TEXTE EXTRAIT »
⁂
Dernier exemple en date de fraude présumée, le cas Nwankwo a rallumé la polémique sur la fraude à l’âge des joueurs africains malgré les efforts déployés pour endiguer le phénomène. L’ancien international sénégalais Guirane N’Daw, passé notamment par Sochaux, Metz et Saint-Etienne, l’avait reconnu sans ambages au début de l’année 2020 : « Comme tous les Sénégalais, j’ai triché sur mon âge (…). En Afrique, je ne dis même pas au Sénégal, le joueur qui ne diminue pas son âge ne pourra pas être professionnel. » La même année, le Belge Karel Brokken, directeur de la West African Football Academy au Ghana, estimait que le phénomène concernait « 95 % des joueurs africains ».
⁂
DONNÉES FOURNIES »
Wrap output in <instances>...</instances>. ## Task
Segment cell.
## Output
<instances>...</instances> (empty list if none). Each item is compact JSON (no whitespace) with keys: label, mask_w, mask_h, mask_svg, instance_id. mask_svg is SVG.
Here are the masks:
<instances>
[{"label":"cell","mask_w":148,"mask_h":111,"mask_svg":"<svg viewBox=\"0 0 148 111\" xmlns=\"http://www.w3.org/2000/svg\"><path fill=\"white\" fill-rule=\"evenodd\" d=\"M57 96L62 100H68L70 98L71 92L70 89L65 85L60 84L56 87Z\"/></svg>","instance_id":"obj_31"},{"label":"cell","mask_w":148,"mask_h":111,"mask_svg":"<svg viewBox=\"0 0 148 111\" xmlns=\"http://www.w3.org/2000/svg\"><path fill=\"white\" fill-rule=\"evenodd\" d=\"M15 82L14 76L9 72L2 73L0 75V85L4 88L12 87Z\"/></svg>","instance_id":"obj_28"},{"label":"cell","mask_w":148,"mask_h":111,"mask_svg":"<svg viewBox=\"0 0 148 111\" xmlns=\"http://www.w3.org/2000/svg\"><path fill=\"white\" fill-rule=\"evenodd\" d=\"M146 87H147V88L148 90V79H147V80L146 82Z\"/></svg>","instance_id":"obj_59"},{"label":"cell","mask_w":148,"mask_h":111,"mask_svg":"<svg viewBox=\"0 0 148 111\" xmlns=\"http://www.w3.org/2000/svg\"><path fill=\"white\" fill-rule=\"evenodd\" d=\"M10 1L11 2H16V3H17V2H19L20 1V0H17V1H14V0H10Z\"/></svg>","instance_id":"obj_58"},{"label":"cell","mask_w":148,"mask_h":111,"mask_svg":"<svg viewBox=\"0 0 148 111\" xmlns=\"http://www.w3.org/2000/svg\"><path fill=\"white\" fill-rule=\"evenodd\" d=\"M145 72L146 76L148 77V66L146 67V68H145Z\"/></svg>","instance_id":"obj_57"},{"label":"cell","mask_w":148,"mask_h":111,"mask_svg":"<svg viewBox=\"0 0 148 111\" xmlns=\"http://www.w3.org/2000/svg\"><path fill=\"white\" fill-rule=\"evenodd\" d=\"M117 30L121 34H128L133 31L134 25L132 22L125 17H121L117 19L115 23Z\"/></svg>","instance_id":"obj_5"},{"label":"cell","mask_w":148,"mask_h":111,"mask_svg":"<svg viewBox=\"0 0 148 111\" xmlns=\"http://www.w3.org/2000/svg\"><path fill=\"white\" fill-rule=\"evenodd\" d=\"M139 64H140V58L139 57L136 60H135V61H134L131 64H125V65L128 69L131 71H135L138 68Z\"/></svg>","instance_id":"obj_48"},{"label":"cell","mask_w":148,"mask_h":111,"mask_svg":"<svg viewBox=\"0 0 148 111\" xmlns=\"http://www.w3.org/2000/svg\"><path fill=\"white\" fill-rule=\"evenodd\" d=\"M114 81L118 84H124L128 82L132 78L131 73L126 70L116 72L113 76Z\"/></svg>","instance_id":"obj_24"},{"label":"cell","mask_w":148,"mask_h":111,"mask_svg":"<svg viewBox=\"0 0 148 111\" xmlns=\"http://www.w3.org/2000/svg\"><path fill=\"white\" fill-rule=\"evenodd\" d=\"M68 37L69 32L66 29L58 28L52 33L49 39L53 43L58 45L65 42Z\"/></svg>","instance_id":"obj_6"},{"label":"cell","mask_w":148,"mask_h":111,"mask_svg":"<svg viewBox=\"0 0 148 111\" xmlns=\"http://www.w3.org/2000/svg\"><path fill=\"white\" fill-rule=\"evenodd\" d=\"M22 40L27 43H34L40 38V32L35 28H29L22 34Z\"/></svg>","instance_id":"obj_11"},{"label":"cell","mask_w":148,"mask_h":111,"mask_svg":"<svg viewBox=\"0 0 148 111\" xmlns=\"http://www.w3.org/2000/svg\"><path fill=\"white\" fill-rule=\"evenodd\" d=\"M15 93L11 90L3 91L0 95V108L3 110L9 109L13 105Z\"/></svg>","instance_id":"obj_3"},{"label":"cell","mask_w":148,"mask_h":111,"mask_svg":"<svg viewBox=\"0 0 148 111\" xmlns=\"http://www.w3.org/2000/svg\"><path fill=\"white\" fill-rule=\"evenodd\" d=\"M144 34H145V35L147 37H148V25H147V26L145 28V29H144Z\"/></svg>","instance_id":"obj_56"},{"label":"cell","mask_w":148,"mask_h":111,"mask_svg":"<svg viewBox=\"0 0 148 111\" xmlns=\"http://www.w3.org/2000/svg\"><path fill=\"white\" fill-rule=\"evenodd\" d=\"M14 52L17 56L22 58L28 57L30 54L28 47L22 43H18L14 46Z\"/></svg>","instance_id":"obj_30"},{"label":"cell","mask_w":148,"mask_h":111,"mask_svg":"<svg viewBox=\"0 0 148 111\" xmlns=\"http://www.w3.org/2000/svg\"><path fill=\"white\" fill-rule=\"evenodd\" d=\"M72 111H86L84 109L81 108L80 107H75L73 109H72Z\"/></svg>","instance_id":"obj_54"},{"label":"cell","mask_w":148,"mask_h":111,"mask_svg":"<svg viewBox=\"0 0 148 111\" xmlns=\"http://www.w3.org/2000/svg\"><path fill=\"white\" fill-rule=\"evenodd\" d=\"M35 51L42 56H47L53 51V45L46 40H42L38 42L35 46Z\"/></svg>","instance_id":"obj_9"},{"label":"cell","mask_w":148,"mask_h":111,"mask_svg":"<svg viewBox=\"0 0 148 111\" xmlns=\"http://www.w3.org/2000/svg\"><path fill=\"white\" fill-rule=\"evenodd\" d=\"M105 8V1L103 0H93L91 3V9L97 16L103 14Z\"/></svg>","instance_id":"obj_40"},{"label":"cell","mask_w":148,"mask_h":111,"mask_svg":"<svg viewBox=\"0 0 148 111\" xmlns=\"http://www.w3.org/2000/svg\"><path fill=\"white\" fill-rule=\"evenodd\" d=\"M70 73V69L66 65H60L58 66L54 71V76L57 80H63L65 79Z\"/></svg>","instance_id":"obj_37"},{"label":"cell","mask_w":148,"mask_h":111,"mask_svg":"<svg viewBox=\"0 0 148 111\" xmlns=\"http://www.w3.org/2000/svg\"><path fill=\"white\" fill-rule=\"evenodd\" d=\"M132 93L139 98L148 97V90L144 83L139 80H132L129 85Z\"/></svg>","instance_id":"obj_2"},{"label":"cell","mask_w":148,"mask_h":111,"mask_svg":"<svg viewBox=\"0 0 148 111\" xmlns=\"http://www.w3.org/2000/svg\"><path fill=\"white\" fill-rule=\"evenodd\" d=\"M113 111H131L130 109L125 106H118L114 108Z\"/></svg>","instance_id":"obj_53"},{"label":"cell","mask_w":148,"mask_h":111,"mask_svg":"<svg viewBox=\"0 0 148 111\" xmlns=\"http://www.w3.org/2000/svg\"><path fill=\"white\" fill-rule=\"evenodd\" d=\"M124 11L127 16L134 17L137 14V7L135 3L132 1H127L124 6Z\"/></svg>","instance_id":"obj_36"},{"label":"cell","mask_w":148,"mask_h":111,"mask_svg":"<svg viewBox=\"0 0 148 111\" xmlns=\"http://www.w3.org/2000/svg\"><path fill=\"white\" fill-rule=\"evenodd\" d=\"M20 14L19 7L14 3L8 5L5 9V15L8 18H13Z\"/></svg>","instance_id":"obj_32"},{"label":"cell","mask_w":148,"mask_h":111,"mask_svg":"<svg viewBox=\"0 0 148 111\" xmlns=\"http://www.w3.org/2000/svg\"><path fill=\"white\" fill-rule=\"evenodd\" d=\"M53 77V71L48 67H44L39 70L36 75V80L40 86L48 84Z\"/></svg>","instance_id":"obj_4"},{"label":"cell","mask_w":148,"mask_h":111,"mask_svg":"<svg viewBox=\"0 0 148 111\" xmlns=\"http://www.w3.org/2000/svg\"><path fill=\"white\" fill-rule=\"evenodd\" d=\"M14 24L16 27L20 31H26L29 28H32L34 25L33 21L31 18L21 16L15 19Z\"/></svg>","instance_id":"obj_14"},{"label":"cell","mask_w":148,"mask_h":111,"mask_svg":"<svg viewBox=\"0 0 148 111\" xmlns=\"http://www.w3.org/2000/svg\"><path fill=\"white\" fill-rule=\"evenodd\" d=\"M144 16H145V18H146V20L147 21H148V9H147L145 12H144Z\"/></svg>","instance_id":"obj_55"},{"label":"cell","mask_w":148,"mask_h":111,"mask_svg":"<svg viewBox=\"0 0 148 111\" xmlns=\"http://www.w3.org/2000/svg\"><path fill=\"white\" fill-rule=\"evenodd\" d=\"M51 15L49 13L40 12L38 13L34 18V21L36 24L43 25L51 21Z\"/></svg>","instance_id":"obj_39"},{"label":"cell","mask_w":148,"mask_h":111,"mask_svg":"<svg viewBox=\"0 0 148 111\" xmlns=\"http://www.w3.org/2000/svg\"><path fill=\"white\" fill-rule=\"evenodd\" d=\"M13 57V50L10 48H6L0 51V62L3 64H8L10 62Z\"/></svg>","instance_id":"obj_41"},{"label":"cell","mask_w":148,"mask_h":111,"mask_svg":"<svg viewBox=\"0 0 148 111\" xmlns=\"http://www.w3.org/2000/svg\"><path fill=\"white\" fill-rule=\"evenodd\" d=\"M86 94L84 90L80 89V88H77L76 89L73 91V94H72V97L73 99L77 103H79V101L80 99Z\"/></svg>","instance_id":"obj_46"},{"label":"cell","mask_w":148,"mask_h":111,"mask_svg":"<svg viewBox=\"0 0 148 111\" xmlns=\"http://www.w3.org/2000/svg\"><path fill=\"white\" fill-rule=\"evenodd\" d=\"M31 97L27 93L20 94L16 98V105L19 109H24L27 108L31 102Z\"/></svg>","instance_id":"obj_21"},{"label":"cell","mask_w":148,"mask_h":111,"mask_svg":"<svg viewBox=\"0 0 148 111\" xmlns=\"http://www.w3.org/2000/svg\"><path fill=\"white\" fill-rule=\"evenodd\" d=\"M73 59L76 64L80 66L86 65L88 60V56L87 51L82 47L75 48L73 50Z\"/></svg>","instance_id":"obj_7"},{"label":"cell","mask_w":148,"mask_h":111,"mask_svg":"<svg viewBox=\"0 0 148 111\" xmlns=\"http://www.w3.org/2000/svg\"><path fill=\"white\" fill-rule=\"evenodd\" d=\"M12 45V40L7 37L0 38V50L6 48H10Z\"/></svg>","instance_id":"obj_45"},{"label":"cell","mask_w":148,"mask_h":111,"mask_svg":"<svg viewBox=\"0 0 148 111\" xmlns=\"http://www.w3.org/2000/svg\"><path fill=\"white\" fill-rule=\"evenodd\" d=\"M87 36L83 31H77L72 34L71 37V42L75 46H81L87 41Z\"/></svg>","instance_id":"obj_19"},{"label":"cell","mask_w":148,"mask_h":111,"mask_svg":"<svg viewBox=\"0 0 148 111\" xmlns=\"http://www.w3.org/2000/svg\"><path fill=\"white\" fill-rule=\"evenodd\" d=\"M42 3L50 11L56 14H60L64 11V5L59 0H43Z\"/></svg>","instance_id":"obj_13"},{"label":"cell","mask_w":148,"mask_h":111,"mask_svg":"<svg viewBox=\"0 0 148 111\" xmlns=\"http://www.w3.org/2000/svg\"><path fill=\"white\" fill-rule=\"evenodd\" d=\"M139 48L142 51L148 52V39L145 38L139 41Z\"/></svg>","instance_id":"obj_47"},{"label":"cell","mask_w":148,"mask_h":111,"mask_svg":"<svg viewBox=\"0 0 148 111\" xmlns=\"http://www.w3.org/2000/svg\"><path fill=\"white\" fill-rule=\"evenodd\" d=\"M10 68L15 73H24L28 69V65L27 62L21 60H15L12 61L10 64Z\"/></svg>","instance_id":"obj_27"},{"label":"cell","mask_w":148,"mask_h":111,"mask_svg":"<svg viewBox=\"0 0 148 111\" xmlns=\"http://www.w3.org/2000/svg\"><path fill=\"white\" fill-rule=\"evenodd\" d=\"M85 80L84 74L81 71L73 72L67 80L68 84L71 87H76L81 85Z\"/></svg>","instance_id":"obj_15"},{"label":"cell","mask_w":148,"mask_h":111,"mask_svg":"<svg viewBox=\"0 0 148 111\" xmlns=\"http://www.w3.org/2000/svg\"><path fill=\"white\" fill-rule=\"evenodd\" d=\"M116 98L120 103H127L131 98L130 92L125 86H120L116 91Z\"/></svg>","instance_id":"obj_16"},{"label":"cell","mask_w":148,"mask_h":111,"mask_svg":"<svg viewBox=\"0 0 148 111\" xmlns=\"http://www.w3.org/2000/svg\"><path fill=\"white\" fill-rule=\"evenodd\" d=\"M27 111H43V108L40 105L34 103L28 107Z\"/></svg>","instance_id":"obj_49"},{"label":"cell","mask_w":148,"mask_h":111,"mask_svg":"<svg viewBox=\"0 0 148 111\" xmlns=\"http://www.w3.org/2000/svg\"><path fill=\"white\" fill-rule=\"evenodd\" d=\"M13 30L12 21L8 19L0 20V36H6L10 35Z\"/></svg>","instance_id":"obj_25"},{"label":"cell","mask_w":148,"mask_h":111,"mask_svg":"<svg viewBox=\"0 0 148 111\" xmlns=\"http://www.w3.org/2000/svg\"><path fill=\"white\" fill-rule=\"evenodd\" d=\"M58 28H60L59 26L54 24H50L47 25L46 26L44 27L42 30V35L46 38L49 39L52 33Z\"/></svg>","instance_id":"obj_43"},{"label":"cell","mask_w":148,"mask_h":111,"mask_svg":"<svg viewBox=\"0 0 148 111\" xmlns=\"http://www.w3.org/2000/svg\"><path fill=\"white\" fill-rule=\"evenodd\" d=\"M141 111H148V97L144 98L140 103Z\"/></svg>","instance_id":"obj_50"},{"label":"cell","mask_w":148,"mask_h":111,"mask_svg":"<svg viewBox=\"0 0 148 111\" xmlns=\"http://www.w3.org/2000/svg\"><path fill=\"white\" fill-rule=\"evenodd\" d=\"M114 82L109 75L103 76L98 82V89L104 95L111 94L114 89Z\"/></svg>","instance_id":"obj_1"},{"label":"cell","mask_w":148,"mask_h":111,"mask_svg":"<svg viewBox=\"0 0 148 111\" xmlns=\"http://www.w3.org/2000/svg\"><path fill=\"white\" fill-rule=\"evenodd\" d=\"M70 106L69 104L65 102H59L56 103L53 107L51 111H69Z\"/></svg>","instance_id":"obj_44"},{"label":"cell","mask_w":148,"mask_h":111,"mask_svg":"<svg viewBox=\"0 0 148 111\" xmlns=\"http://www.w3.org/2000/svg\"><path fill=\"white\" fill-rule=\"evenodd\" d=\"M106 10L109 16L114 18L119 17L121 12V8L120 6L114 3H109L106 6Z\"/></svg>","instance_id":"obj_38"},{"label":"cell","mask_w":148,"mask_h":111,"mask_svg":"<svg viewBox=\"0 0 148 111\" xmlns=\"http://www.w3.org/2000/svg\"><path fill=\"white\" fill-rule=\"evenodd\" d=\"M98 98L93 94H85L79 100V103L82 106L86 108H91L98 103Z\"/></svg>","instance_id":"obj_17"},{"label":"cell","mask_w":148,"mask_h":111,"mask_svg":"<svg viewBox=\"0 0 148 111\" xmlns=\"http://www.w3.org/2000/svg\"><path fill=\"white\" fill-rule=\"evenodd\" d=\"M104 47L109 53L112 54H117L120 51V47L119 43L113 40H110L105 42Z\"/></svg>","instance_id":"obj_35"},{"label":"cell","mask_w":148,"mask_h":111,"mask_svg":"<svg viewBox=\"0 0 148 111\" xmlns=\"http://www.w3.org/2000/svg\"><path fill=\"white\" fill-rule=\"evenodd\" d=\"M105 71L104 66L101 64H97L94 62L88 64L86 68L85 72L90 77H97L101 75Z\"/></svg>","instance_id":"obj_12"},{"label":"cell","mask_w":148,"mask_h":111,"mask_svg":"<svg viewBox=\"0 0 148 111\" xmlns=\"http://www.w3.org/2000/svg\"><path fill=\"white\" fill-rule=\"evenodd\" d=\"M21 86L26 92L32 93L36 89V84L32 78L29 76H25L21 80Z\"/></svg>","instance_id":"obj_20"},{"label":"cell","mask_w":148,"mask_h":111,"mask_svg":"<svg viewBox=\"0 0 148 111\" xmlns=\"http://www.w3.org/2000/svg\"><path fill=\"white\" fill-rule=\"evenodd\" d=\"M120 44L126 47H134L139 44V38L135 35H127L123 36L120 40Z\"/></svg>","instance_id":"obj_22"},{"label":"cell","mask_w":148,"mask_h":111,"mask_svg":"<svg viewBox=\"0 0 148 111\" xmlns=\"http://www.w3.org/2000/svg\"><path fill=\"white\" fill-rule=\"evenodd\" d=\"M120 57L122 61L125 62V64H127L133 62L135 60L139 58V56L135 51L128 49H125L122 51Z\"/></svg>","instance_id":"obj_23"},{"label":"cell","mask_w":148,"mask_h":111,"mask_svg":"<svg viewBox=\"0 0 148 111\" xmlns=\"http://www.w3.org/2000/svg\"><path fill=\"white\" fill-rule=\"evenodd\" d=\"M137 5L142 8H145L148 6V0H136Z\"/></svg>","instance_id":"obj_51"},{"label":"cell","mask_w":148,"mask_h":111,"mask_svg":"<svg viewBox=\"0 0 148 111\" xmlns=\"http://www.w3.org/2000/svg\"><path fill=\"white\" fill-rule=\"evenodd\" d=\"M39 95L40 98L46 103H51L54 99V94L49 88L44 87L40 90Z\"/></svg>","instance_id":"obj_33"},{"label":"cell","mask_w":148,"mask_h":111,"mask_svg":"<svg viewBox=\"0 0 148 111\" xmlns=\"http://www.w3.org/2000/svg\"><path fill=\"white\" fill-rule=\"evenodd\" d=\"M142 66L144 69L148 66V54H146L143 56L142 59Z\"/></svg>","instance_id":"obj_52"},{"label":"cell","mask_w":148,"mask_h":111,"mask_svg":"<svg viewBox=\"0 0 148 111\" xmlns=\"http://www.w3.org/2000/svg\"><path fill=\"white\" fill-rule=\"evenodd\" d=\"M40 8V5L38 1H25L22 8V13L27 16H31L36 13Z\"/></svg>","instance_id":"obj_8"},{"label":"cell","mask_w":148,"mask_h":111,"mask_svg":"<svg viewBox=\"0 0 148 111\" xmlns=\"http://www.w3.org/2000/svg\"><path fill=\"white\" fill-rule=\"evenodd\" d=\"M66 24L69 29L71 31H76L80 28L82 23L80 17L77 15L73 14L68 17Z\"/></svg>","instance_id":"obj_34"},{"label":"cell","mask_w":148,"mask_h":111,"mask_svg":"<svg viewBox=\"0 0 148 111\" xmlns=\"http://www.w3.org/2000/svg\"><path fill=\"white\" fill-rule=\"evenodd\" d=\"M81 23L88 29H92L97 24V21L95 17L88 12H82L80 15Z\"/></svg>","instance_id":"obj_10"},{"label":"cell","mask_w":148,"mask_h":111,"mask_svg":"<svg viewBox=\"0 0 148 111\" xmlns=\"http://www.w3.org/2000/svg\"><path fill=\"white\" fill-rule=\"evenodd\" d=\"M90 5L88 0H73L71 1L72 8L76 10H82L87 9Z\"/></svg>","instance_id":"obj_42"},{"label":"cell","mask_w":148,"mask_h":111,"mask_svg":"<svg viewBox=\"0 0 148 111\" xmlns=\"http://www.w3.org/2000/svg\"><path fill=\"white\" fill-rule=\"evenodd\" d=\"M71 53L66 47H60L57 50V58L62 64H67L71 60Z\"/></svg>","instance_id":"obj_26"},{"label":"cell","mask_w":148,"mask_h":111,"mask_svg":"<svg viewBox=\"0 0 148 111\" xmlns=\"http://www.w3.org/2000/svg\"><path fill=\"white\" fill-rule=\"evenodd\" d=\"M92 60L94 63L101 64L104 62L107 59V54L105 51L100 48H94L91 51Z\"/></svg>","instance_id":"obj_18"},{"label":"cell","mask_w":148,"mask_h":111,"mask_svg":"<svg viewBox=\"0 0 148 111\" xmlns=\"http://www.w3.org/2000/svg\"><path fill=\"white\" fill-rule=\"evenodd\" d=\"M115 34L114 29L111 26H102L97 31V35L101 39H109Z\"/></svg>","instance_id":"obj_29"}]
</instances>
⁂
CONSIGNE A »
Répondez à ces questions sur l'extrait consacré à la fraude à l'âge des joueurs africains :
(i) Quels clubs sont cités dans le parcours de Guirane N'Daw ?
(ii) À quel moment a-t-il reconnu avoir triché sur son âge ?
(iii) Quelle proportion de joueurs africains Karel Brokken estimait-il concernée ?
CONSIGNE B » Poursuivez l'extrait consacré à la fraude à l'âge des joueurs africains à partir de sa dernière phrase.

RÉSULTAT A »
(i) Sochaux, Metz et Saint-Etienne.
(ii) Au début de l'année 2020.
(iii) 95 % des joueurs africains.

RÉSULTAT B »
En cas de doute, on dit de l’impétrant qu’« il a 20 ans hors taxe ». De nombreux footballeurs ont ainsi été épinglés ces dernières années, du Camerounais Joseph Minala, lors de son transfert à la Lazio Rome en 2014 alors qu’il avait officiellement 17 ans, au Nigérian Victor Emenayo à l’occasion de sa signature à Shahdag Qusar en Azerbaïdjan en 2016, en passant Francis Uzoho, le gardien des Super Eagles du Nigeria lors de la Coupe du monde 2018. L’âge de certains joueurs de renommée internationale comme les Camerounais Rigobert Song, Roger Milla et Samuel Eto’o et les Nigérians Nwankwo Kanu et Taribo West avait également été remis en cause, mais sans qu’aucune preuve formelle ne soit avancée.
« Pression sociale forte »
Ce n’est pas un hasard si l’Afrique subsaharienne concentre la totalité des cas récemment déclarés. « Dans certains pays, et encore davantage dans des endroits reculés, les parents attendent parfois plusieurs mois, voire plusieurs années, avant de déclarer la naissance d’un enfant », explique le dirigeant d’un club sénégalais qui a souhaité rester anonyme. Mais les fraudes peuvent intervenir plus tard.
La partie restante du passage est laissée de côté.